EXERCISE INSTRUCTIONS:
Pull out every line in the material below that contains the word "separates", treating uppercase and lowercase as different.
--- start ---
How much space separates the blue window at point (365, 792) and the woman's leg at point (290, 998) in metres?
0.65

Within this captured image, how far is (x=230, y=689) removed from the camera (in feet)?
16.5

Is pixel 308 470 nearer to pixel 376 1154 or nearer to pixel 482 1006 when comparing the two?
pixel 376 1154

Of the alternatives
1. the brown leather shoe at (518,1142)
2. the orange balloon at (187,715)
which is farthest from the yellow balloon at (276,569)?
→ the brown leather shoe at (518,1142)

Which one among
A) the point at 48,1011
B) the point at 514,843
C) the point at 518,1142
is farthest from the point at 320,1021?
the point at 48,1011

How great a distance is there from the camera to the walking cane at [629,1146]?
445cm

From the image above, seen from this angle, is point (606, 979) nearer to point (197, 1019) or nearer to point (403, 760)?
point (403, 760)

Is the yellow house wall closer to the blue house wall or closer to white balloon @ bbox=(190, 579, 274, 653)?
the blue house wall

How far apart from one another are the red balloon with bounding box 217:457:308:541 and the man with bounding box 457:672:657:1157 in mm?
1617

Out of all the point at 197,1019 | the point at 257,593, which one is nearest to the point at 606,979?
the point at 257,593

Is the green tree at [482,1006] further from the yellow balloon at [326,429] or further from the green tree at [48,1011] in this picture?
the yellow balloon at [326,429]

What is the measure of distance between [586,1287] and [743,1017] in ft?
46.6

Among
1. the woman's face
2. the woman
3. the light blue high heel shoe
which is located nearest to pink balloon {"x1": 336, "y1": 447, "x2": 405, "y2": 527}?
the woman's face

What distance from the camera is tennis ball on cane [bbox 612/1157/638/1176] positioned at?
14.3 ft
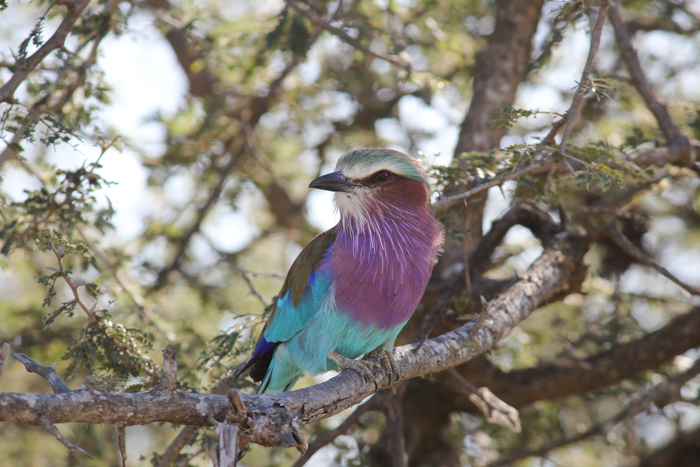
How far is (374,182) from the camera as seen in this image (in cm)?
328

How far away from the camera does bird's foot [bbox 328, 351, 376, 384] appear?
279 cm

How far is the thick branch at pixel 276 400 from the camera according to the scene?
1725 millimetres

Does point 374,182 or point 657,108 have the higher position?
point 657,108

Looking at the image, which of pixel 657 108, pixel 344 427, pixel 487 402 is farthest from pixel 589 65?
pixel 344 427

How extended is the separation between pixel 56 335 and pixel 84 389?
2.80 m

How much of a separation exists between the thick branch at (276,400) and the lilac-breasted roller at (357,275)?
0.85 ft

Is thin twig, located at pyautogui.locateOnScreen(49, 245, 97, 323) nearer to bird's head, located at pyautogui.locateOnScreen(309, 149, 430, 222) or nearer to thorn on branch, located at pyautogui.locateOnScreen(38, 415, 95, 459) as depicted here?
thorn on branch, located at pyautogui.locateOnScreen(38, 415, 95, 459)

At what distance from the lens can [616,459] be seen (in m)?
6.22

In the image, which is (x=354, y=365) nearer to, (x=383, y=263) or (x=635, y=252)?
(x=383, y=263)

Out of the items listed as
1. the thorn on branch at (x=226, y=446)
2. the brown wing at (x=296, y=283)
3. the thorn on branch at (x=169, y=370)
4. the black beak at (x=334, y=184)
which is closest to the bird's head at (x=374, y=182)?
the black beak at (x=334, y=184)

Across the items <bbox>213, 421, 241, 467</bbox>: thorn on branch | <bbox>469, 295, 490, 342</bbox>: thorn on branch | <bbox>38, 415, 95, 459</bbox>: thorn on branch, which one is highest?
<bbox>469, 295, 490, 342</bbox>: thorn on branch

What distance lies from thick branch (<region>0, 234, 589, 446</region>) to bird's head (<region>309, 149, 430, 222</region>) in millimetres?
765

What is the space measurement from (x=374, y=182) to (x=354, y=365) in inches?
39.3

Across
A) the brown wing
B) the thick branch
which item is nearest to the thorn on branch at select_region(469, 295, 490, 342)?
the thick branch
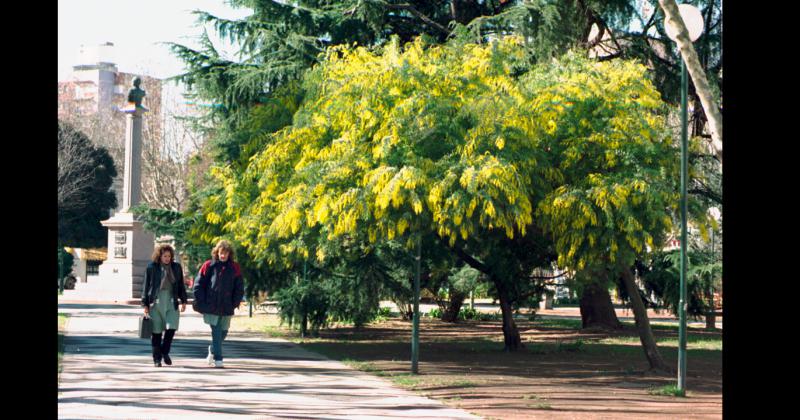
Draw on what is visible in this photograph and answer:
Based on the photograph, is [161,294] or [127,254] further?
[127,254]

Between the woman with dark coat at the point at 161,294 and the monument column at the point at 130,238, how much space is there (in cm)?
2787

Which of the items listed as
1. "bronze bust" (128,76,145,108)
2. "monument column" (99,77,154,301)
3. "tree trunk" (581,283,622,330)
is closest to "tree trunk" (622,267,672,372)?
"tree trunk" (581,283,622,330)

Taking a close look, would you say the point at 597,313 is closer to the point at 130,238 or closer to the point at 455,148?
the point at 455,148

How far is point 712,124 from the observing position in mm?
8109

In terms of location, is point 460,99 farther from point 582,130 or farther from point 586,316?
point 586,316

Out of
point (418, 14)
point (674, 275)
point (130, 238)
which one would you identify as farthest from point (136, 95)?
point (674, 275)

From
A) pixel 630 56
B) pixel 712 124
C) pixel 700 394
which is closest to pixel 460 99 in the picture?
pixel 700 394

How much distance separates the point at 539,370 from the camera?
662 inches

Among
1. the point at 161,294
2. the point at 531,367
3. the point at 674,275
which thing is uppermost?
the point at 674,275

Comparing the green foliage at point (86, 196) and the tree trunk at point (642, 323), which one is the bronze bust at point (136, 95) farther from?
the tree trunk at point (642, 323)

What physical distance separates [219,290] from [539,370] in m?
5.42

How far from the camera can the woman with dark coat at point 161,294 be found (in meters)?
14.5
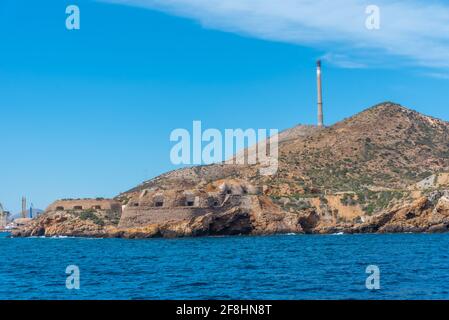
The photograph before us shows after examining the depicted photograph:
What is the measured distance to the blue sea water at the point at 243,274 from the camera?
3597cm

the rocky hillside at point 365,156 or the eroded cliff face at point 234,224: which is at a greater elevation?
the rocky hillside at point 365,156

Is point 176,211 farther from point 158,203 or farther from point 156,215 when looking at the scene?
point 158,203

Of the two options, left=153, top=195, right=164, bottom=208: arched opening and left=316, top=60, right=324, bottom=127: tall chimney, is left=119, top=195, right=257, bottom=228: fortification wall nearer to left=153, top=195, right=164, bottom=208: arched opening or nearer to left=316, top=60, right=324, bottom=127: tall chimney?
left=153, top=195, right=164, bottom=208: arched opening

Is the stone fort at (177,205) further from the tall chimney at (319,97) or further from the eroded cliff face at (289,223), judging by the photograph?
the tall chimney at (319,97)

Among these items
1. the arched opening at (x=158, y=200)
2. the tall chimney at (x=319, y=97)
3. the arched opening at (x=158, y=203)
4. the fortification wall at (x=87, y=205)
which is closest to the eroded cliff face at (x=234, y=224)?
the arched opening at (x=158, y=203)

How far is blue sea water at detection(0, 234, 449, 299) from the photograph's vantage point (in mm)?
35969

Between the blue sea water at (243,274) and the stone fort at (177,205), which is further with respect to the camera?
the stone fort at (177,205)

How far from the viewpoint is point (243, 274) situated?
46375mm

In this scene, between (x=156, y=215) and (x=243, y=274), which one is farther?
(x=156, y=215)

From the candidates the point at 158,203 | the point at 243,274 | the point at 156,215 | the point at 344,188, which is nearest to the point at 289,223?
the point at 156,215

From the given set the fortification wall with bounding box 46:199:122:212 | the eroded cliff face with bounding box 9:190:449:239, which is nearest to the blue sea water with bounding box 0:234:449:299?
the eroded cliff face with bounding box 9:190:449:239
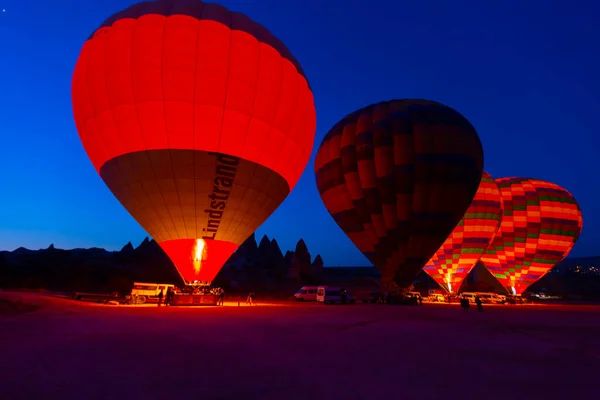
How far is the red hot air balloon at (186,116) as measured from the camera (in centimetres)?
1491

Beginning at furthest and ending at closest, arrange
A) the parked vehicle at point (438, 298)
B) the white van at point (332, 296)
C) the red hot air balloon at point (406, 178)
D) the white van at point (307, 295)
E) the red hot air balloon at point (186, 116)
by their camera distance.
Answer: the parked vehicle at point (438, 298), the white van at point (307, 295), the white van at point (332, 296), the red hot air balloon at point (406, 178), the red hot air balloon at point (186, 116)

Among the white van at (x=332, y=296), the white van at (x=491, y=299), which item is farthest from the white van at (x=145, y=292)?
the white van at (x=491, y=299)

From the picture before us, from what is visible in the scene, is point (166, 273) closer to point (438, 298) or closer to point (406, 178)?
point (438, 298)

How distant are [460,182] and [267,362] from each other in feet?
62.5

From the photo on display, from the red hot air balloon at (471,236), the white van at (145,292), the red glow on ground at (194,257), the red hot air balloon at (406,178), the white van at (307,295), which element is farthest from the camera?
the white van at (307,295)

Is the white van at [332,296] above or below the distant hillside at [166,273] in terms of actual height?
below

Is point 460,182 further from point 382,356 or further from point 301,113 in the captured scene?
point 382,356

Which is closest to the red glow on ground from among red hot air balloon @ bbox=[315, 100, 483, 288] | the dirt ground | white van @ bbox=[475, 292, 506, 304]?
the dirt ground

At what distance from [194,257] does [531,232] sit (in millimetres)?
31652

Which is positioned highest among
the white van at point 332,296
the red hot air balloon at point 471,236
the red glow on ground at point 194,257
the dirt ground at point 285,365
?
the red hot air balloon at point 471,236

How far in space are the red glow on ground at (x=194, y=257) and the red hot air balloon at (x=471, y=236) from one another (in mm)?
20831

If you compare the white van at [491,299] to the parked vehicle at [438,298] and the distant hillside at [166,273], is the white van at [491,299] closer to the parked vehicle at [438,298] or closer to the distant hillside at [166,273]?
the parked vehicle at [438,298]

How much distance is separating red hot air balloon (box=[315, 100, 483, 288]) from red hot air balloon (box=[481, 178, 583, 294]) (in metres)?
16.2

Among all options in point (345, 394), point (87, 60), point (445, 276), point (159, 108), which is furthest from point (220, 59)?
point (445, 276)
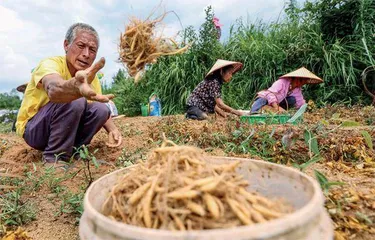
--- end ---
SOLVED PROBLEM:
How much space separates the blue window at point (365, 792) and the woman's leg at point (290, 998) in metres?
How much distance separates the point at 539,370 from the camera?
What physical distance separates [219,290] from [539,370] in m?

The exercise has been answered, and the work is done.